Series/Sequel? Followed by Pandemonium
Author: Lauren Oliver
Genres: Dystopian, Romance
Age Level: YA (12-18)
Page Count: 441(Hardcover)
Summary: In the future, everyone becomes cured from every having to experience amor deliria nervosa -
also know as love - at age eighteen. After you are cured, you are paired. You marry your pair, have children, and go about life in the job assigned to you. Being cured is a wonderful thing, they say. You are free from this horrible, fatal disease, and you will never again have to experience pain.
Lena is seventeen, just months away from her procedure. She's excited to be cured, to finally get rid of the shadow of her diseased mother that committed suicide instead of go through the procedure again.
But then she meets Alex. Wonderful, beautiful, mysterious Alex, who is hiding a past even more dangerous that hers. But when she feels herself begin to contract the disease... does she really want to stop it? Does she really want to get cured?
Review: This book.... I... I... I'm speechless. I really, really am. It was beautiful and heart-wrenching, and I almost cried at the end,which is very rare for me. I didn't, but it was pretty close.
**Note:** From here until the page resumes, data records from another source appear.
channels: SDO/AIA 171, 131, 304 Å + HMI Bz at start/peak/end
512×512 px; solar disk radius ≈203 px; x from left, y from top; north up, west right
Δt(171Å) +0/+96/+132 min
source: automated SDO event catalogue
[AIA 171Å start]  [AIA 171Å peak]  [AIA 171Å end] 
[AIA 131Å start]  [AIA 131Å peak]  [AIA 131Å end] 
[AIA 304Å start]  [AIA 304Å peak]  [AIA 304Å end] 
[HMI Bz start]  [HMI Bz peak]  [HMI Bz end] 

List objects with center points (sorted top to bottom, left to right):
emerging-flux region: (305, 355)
The dystopian-ness of it was fairly normal, done many times before: getting paired, everything decided for you, etc. etc. The thing that made this stand out was the cure... and how the characters reacted to it.
Now, I'm not sure if any of you have read The Giver by Lois Lowry. It is one of my favorite books. Yes, it's not the most recently published (it was written in the twentieth century, gasp!) but in some ways these two books are very similar. In The Giver, no one feels anything. Like, anything. At all. No one. No matter what age. Except for two exceptions, which is the Giver and his apprentice Jonas.
While in Delirium, the other characters feel things, and those under eighteen are still completely normal in the way they feel, I thought it was interesting how Lena - and others tried to rebel against it. I loved Alex and Lena's relationship, how sweet it was how (SLIGHT, NOT MAJOR SPOILER) he read Shakespeare and other love poetry to her. (END SLIGHT SPOILER). As said before, it was beautiful and heart-wrenching, and just awe inspiring.
A problem, though: I didn't like how normally dystopian it was. There were really no unique parts except for the cure, which was the major part of the book, but still. It would be nice if she was a little more creative, instead of just sticking with the same old same old dystopian elements.
If you like dystopian and romance with some action, I would highly recommend this book to you. Despite it's faults, it is still an amazing book.